Genetic causes of central precocious puberty

Abstract

Central precocious puberty (CPP) is a condition in which the hypothalamus-pituitary-gonadal system is activated earlier than the normal developmental stage. The etiology includes organic lesions in the brain; however, in the case of idiopathic diseases, environmental and/or genetic factors are involved in the development of CPP. A genetic abnormality in KISS1R, that encodes the kisspeptin receptor, was first reported in 2008 as a cause of idiopathic CPP. Furthermore, genetic alterations in KISS1, MKRN3, DLK1, and PROKR2 have been reported in idiopathic and/or familial CPP. Of these, MKRN3 has the highest frequency of pathological variants associated with CPP worldwide; but, abnormalities in MKRN3 are rare in patients in East Asia, including Japan. MKRN3 and DLK1 are maternal imprinting genes; thus, CPP develops when a pathological variant is inherited from the father. The mechanism of CPP due to defects in MKRN3 and DLK1 has not been completely clarified, but it is suggested that both may negatively control the progression of puberty. CPP due to such a single gene abnormality is extremely rare, but it is important to understand the mechanisms of puberty and reproduction. A further development in the genetics of CPP is expected in the future.

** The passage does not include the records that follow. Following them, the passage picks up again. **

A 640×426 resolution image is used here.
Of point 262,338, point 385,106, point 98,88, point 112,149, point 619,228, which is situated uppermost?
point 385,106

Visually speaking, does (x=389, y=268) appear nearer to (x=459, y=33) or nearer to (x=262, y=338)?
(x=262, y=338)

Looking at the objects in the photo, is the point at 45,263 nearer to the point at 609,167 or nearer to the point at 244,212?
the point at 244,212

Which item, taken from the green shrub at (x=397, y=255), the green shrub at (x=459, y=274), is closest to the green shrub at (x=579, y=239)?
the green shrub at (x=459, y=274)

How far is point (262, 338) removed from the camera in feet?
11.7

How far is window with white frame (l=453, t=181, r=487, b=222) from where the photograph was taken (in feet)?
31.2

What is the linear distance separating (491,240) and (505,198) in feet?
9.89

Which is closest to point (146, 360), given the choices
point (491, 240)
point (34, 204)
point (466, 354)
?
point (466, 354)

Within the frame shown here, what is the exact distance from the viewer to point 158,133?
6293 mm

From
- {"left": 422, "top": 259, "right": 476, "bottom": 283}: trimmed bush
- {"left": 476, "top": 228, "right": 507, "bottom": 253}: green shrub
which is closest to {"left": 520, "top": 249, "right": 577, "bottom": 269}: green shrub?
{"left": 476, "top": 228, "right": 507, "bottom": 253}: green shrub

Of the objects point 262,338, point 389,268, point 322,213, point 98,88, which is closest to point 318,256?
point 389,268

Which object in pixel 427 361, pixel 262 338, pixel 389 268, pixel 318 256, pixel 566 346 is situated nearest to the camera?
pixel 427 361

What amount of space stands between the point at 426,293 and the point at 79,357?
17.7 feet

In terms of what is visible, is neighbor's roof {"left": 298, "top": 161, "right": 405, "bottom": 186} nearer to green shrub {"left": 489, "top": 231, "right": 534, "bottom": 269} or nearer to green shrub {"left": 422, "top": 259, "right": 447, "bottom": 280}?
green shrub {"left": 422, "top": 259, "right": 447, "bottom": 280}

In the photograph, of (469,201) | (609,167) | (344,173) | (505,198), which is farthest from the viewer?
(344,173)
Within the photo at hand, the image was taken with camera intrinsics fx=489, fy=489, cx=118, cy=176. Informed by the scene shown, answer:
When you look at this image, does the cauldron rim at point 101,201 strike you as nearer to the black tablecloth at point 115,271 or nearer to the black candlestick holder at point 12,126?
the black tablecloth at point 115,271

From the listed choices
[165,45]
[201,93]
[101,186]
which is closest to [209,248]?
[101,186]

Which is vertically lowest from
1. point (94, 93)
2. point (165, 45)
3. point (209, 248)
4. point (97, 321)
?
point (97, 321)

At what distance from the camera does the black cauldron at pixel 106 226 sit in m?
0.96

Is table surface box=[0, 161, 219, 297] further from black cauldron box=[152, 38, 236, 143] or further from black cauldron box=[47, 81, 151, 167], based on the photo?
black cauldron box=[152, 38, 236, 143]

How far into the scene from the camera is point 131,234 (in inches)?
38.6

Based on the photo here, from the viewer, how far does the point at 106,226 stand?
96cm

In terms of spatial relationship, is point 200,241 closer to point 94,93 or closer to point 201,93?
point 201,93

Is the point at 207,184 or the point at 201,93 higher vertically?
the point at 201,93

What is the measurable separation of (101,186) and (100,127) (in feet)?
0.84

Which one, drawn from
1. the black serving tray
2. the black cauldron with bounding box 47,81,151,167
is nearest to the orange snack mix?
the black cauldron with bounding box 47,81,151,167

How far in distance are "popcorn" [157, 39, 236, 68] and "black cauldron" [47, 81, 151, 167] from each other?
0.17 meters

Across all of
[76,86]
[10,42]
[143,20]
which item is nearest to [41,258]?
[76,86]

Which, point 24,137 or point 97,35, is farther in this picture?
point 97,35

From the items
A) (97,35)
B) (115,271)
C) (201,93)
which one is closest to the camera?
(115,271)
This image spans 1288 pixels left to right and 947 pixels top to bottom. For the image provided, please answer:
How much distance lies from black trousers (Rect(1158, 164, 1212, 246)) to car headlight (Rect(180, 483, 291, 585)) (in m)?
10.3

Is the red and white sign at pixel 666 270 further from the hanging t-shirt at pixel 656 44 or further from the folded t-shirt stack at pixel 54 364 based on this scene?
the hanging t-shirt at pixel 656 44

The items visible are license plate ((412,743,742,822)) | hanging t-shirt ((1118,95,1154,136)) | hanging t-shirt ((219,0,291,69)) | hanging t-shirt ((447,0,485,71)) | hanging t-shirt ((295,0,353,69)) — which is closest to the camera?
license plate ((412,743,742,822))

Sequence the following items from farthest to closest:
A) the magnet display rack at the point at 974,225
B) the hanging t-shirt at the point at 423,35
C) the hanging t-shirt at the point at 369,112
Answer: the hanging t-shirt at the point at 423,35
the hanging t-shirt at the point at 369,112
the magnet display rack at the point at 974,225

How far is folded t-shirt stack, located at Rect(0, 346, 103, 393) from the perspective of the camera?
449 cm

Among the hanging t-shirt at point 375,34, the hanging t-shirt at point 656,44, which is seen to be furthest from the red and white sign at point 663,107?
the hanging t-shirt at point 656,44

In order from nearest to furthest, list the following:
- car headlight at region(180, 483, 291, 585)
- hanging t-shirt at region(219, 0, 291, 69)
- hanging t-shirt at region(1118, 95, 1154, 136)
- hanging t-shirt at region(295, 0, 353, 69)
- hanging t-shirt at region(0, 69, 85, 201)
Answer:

Keywords: DLK1; MKRN3; genetic factor; precocious puberty.

Fig. 1.

Schema of KNDy and GnRH neurons. (A) The ARC comprises KNDy neurons that contain kisspeptin, neurokinin B, and dynorphin A. Kisspeptin is released from the KNDy neurons and stimulates GnRH release from GnRH neurons. Neurokinin B plays a dual role as a stimulator of kisspeptin release; and with a short delay, expression of dynorphin A upregulates, and the activity and release of kisspeptin decreases. MKRN3 is also expressed in the kisspeptin-expressing neurons. It remains uncertain whether MKRN3 is expressed in the GnRH neurons. (B) An in vitro study showed that MKRN3 represses KISS1 and TAC3 encoding neurokinin B promoter activity, suppressing the GnRH release. (C) MBD3 is known to bind gene promoters, exons, and enhancers, and actively regulates DNA transcription. In GnRH neurons, MKRN3 interacts with and ubiquinates MBD3. Ubiquitination of MBD3 promotes DNA methylation of the GnRH promoter and suppresses GnRH transcription. MKRN3 also ubiquitinates PABPs, destabilizing GnRH mRNA and decreasing transcription of GnRH. MBD, methyl-CpG-binding domain; PABPs, poly(A)-binding proteins.

Fig. 2.

The structure of MKRN3 and known variants. MKRN3 is a zinc-finger protein comprising 507 amino acids. MKRN3 has a unique composition of several C3H zinc-finger motifs, including a motif that is rich in Cys and His residues. C3H zinc-finger domains are characteristic of ribonucleoproteins and function in RNA-binding. A RING zinc-finger domain is found in E3 ubiquitin ligase enzymes that mediates the transfer of ubiquitin from E2 ubiquitin-conjugating enzymes to target proteins. Frameshift and nonsense variants are shown above the MKRN3 structure. Missense variants are shown below the MKRN3 structure. In Japan, only p.Glu229Argfs*3 has been reported (shaded). Six variants in the 5’-upstream region have also been reported.

Fig. 3.

The structure of DLK1 and reported variants. DLK1 contains 383 amino acids and consists of an extracellular region with six epidermal growth factor-like repeats, a transmembrane domain, and a short intracellular tail. Six abnormalities in DLK1 have also been reported.

Fig. 4.

The schema of DLK1 function in the MBH. (A) DLK1 is expressed in the cell membrane of kisspeptin-expressing neurons. DLK1 interacts with NOTCH1 receptor and competes with binding by canonical-activating NOTCH ligands, blocking the NOTCH signaling. (B) It is hypothesized that defects in DLK1 excessively activate NOTCH signaling; the enhanced signaling causes abnormal cell proliferation and/or differentiation of kisspeptin neurons and the development of CPP. NICD, Notch intracellular domain.